→ **SELECTED PASSAGE**:
::::::::

We’ve all heard the words democracy and freedom used countless times, especially in the context of our invasion of Iraq. They are used interchangeably in modern political discourse, yet their true meanings are very different.


George Orwell wrote about “meaningless words” that are endlessly repeated in the political arena.* (http://www.lewrockwell.com/paul/paul233.html#ref) Words like “freedom,” “democracy,” and “justice,” Orwell explained, have been abused so long that their original meanings have been eviscerated. In Orwell’s view, political words were “Often used in a consciously dishonest way.” Without precise meanings behind words, politicians and elites can obscure reality and condition people to reflexively associate certain words with positive or negative perceptions. In other words, unpleasant facts can be hidden behind purposely meaningless language. As a result, Americans have been conditioned to accept the word “democracy” as a synonym for freedom, and thus to believe that democracy is unquestionably good.


The problem is that democracy is not freedom. Democracy is simply majoritarianism, which is inherently incompatible with real freedom. Our founding fathers clearly understood this, as evidenced not only by our republican constitutional system, but also by their writings in the Federalist Papers (http://www.amazon.com/exec/obidos/ASIN/0451528816/lewrockwell/) and elsewhere. James Madison cautioned that under a democratic government, “There is nothing to check the inducement to sacrifice the weaker party or the obnoxious individual.” John Adams argued that democracies merely grant revocable rights to citizens depending on the whims of the masses, while a republic exists to secure and protect pre-existing rights. Yet how many Americans know that the word “democracy” is found neither in the Constitution nor the Declaration of Independence, our very founding documents?


A truly democratic election in Iraq, without U.S. interference and U.S. puppet candidates, almost certainly would result in the creation of a Shiite theocracy. Shiite majority rule in Iraq might well mean the complete political, economic, and social subjugation of the minority Kurd and Sunni Arab populations. Such an outcome would be democratic, but would it be free? Would the Kurds and Sunnis consider themselves free? The administration talks about democracy in Iraq, but is it prepared to accept a democratically-elected Iraqi government no matter what its attitude toward the U.S. occupation? Hardly. For all our talk about freedom and democracy, the truth is we have no idea whether Iraqis will be free in the future. They’re certainly not free while a foreign army occupies their country. The real test is not whether Iraq adopts a democratic, pro-western government, but rather whether ordinary Iraqis can lead their personal, religious, social, and business lives without interference from government.

::::::::

→ **DATASET CONTENT**:

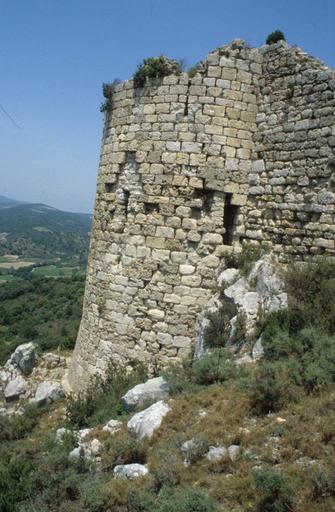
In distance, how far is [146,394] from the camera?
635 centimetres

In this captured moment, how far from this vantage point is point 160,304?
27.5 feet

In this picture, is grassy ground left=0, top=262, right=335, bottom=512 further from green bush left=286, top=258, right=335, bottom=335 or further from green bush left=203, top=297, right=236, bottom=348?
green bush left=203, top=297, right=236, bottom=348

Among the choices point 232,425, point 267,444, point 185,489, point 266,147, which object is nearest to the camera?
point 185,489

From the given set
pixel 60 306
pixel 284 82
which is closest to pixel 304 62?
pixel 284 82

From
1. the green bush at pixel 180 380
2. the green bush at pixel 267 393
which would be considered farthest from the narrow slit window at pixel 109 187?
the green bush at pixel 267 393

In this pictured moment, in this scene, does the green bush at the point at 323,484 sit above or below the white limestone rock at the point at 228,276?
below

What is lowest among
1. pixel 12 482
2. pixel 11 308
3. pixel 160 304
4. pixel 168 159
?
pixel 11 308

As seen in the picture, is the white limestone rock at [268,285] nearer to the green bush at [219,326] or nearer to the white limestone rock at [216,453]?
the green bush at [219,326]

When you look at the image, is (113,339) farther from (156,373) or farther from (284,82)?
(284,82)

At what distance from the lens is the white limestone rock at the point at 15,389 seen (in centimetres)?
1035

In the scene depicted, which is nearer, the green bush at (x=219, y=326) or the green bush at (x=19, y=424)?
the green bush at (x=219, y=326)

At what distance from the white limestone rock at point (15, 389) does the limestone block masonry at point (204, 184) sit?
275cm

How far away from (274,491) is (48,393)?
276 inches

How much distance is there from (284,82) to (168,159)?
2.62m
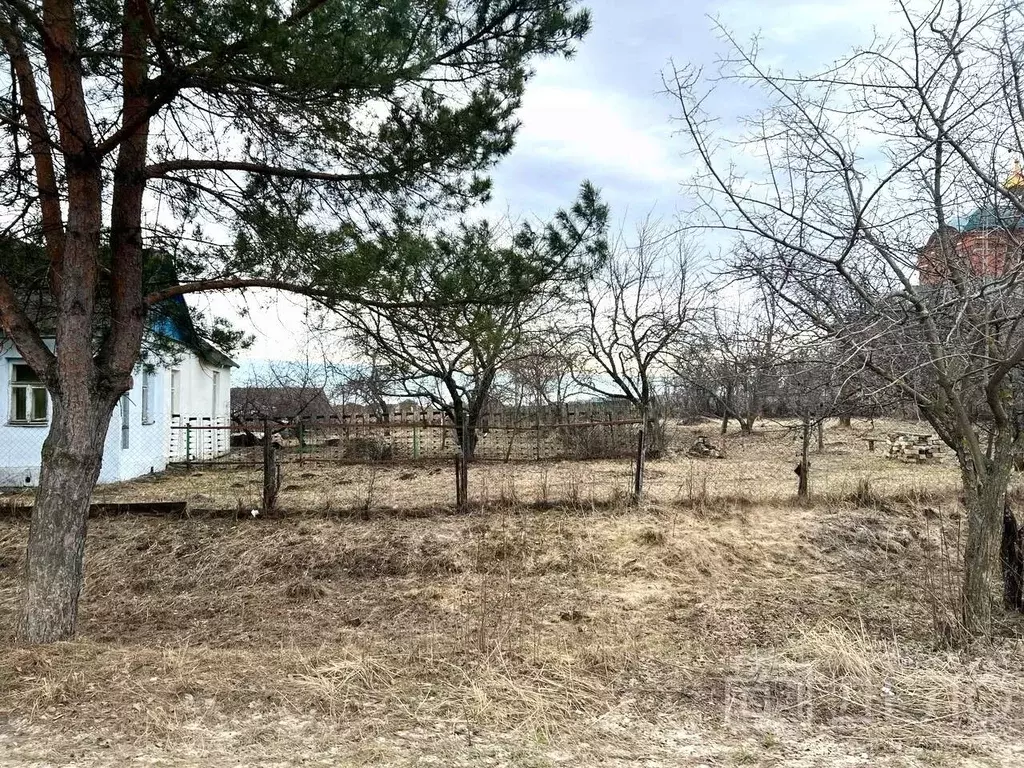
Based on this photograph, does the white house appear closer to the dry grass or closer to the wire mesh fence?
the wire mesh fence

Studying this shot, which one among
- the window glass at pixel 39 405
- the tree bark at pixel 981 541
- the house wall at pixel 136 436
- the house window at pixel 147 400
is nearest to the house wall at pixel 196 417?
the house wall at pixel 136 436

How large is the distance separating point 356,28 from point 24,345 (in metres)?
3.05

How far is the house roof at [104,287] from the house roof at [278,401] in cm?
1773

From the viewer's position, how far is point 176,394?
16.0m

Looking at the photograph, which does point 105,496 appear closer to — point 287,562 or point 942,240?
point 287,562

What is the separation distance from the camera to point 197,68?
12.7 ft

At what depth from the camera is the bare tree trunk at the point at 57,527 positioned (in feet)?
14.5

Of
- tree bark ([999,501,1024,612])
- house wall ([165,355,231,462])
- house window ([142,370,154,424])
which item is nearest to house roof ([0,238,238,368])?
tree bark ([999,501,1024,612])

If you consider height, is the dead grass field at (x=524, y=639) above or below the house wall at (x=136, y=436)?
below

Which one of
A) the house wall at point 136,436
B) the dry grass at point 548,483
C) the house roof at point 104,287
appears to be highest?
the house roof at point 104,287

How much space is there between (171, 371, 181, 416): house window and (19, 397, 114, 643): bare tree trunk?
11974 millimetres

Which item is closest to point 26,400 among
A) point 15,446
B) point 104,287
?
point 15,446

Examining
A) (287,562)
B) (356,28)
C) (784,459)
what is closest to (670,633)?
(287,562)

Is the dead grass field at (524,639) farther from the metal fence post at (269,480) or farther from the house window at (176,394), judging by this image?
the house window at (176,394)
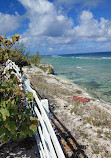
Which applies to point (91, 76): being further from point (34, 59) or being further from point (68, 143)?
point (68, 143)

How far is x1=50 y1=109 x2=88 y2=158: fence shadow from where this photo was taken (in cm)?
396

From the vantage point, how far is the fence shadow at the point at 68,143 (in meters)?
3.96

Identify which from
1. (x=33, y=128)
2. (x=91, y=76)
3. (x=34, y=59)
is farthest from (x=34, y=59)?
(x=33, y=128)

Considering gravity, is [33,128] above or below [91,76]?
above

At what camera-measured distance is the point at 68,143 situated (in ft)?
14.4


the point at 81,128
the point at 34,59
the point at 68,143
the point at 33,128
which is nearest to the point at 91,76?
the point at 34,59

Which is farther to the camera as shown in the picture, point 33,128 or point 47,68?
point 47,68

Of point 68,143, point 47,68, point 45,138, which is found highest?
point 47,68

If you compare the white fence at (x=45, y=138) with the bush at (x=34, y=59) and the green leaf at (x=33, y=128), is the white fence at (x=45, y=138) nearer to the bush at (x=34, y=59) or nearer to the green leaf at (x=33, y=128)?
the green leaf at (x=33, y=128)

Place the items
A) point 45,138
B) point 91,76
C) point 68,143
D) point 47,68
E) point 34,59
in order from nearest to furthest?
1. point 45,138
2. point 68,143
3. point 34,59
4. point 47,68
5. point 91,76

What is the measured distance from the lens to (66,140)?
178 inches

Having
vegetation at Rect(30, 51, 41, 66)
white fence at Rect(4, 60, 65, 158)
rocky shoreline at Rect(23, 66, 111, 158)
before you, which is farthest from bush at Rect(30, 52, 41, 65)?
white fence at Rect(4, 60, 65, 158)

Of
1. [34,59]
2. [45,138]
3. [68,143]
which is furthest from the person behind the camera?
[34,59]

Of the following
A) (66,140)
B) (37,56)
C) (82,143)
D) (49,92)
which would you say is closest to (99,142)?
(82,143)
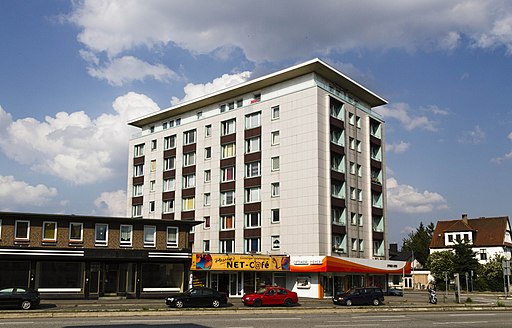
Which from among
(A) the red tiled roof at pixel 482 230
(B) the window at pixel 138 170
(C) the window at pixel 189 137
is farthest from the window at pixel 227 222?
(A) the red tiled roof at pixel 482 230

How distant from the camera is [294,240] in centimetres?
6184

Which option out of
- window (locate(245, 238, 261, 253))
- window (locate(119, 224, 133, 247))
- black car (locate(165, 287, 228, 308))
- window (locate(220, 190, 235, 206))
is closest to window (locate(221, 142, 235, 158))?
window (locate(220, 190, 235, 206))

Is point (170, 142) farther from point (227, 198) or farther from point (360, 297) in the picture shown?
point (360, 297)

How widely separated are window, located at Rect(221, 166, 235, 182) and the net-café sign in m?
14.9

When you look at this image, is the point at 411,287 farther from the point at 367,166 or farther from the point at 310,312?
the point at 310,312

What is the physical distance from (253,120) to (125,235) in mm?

::::::::

→ **TASK BRIEF**: Write out the passage on democracy and freedom word for word, from "We’ve all heard" to "are very different.".

→ **SOLUTION**:
We’ve all heard the words democracy and freedom used countless times, especially in the context of our invasion of Iraq. They are used interchangeably in modern political discourse, yet their true meanings are very different.